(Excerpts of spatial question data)
# # # # #

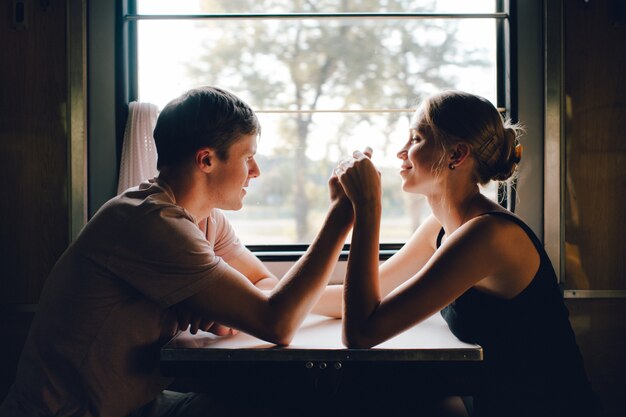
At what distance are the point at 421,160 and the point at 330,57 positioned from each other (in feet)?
3.17

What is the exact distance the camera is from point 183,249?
1.25 meters

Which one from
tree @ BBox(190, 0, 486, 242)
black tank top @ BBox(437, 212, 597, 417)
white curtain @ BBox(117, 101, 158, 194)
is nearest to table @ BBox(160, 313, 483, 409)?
black tank top @ BBox(437, 212, 597, 417)

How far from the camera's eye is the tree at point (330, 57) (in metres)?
2.34

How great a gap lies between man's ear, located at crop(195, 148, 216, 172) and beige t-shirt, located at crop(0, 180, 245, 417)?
194mm

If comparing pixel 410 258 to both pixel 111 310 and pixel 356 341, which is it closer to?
pixel 356 341

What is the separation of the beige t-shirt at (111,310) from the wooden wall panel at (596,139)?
167 cm

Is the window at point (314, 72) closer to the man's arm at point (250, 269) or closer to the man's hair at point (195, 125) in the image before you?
the man's arm at point (250, 269)

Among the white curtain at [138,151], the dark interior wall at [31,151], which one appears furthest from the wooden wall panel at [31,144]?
the white curtain at [138,151]

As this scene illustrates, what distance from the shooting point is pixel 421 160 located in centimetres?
161

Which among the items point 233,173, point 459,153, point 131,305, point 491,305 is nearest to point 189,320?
point 131,305

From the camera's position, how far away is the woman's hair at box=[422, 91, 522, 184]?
1535 millimetres

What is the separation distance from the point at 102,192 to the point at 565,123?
6.74 ft

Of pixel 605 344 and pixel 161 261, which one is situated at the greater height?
pixel 161 261

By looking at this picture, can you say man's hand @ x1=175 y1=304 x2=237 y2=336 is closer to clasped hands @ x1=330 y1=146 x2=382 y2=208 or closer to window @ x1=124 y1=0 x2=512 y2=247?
clasped hands @ x1=330 y1=146 x2=382 y2=208
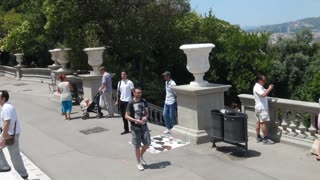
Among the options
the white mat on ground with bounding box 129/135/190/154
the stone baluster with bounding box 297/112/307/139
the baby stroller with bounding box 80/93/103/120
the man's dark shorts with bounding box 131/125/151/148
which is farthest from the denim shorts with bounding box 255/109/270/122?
the baby stroller with bounding box 80/93/103/120

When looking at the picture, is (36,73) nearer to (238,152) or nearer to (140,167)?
(140,167)

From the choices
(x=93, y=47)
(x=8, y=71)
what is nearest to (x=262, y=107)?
(x=93, y=47)

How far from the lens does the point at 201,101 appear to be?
1042 cm

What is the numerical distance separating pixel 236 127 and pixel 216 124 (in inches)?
24.1

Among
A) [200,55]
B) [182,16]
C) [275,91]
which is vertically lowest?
[275,91]

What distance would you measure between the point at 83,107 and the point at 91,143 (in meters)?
4.29

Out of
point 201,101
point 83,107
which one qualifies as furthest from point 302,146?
point 83,107

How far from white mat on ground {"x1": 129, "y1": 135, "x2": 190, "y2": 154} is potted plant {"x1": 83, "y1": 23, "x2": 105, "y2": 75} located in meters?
6.00

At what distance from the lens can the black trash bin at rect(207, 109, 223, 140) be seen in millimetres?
9711

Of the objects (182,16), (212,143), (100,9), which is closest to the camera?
(212,143)

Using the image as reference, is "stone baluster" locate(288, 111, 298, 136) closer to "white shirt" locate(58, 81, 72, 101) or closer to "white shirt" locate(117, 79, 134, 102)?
"white shirt" locate(117, 79, 134, 102)

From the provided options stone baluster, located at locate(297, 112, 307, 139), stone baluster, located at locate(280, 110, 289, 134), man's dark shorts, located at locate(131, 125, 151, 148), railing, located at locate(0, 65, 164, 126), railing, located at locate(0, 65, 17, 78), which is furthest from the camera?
railing, located at locate(0, 65, 17, 78)

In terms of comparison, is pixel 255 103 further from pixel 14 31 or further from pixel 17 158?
pixel 14 31

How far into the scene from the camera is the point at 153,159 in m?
9.57
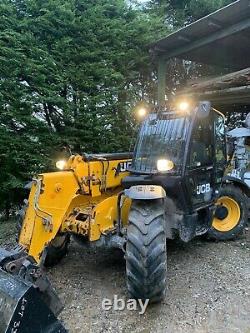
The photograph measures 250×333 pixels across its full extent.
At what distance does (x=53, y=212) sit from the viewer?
390 centimetres

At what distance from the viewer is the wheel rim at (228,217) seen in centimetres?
564

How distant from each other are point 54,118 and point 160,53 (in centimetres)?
358

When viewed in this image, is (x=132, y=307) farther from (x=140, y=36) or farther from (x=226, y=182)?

# # # # #

WHAT YOU WILL DO: Repeat the listing above exactly, with no pictures.

EXPECTED OUTPUT:
At what distance are the point at 421,160 and the point at 330,57 positioned from each other (in feet)?
3.17

What is the exact distance the camera is from point 183,249?
1.25 meters

Which one from
tree @ BBox(190, 0, 486, 242)
black tank top @ BBox(437, 212, 597, 417)
white curtain @ BBox(117, 101, 158, 194)
is nearest to table @ BBox(160, 313, 483, 409)?
black tank top @ BBox(437, 212, 597, 417)

How far from the camera's eye is the tree at point (330, 57) (in metres)?
2.34

How great a gap lies between man's ear, located at crop(195, 148, 216, 172) and beige t-shirt, located at crop(0, 180, 245, 417)?
194mm

If comparing pixel 410 258 to both pixel 111 310 and pixel 356 341, which is it closer to?
pixel 356 341

What is the separation of the beige t-shirt at (111,310) from the wooden wall panel at (596,139)?
167 cm

Is the window at point (314, 72) closer to the man's arm at point (250, 269) or closer to the man's hair at point (195, 125) in the image before you?
the man's arm at point (250, 269)

Among the white curtain at [138,151], the dark interior wall at [31,151], which one appears furthest from the wooden wall panel at [31,144]?
the white curtain at [138,151]

As this scene illustrates, what distance from the shooting point is pixel 421 160 located in centimetres?
161

Which among the items point 233,173, point 459,153, point 131,305, point 491,305 is nearest to point 189,320?
point 131,305

From the camera's position, how far away is the woman's hair at box=[422, 91, 522, 184]?
1535 millimetres

What is the separation distance from the point at 102,192 to the point at 565,123?
6.74 ft

Of pixel 605 344 and pixel 161 261, which one is situated at the greater height?
pixel 161 261

By looking at this picture, can you say man's hand @ x1=175 y1=304 x2=237 y2=336 is closer to clasped hands @ x1=330 y1=146 x2=382 y2=208 or closer to window @ x1=124 y1=0 x2=512 y2=247?
clasped hands @ x1=330 y1=146 x2=382 y2=208
Among the options
the white mat on ground with bounding box 129/135/190/154
the stone baluster with bounding box 297/112/307/139
the baby stroller with bounding box 80/93/103/120
the man's dark shorts with bounding box 131/125/151/148
which is farthest from the denim shorts with bounding box 255/109/270/122?
the baby stroller with bounding box 80/93/103/120

When looking at the picture, is (36,73) nearer to (238,152) or nearer to (140,167)?
(140,167)

From the choices
(x=93, y=47)
(x=8, y=71)
what is nearest to (x=262, y=107)?
(x=93, y=47)

How far from the lens does the point at 201,101 appear to be?
1042 cm

What is the numerical distance separating pixel 236 127 and pixel 216 124 (in inches)?
24.1

Among
A) [200,55]
B) [182,16]
C) [275,91]
which is vertically lowest?
[275,91]

What distance would you measure between the point at 83,107 and the point at 91,143 (in meters)?
4.29

Out of
point 201,101
point 83,107
which one qualifies as furthest from point 302,146?
point 83,107

How far from white mat on ground {"x1": 129, "y1": 135, "x2": 190, "y2": 154} is potted plant {"x1": 83, "y1": 23, "x2": 105, "y2": 75} located in meters?
6.00

At what distance from the lens can the black trash bin at rect(207, 109, 223, 140) be seen in millimetres?
9711

Of the objects (182,16), (212,143), (100,9), which is closest to the camera?
(212,143)

Using the image as reference, is "stone baluster" locate(288, 111, 298, 136) closer to "white shirt" locate(58, 81, 72, 101) or closer to "white shirt" locate(117, 79, 134, 102)?
"white shirt" locate(117, 79, 134, 102)

From the provided options stone baluster, located at locate(297, 112, 307, 139), stone baluster, located at locate(280, 110, 289, 134), man's dark shorts, located at locate(131, 125, 151, 148), railing, located at locate(0, 65, 164, 126), railing, located at locate(0, 65, 17, 78), which is furthest from the camera?
railing, located at locate(0, 65, 17, 78)

In terms of comparison, is pixel 255 103 further from pixel 14 31 or further from pixel 17 158?
pixel 14 31

How far into the scene from the camera is the point at 153,159 in m?
9.57
The photograph measures 250×333 pixels across its full extent.
At what distance does (x=53, y=212) sit from the viewer?
390 centimetres

At what distance from the viewer is the wheel rim at (228,217) seen in centimetres?
564

How distant from each other are point 54,118 and point 160,53 (in centimetres)?
358

When viewed in this image, is (x=132, y=307) farther from (x=140, y=36) or farther from (x=226, y=182)?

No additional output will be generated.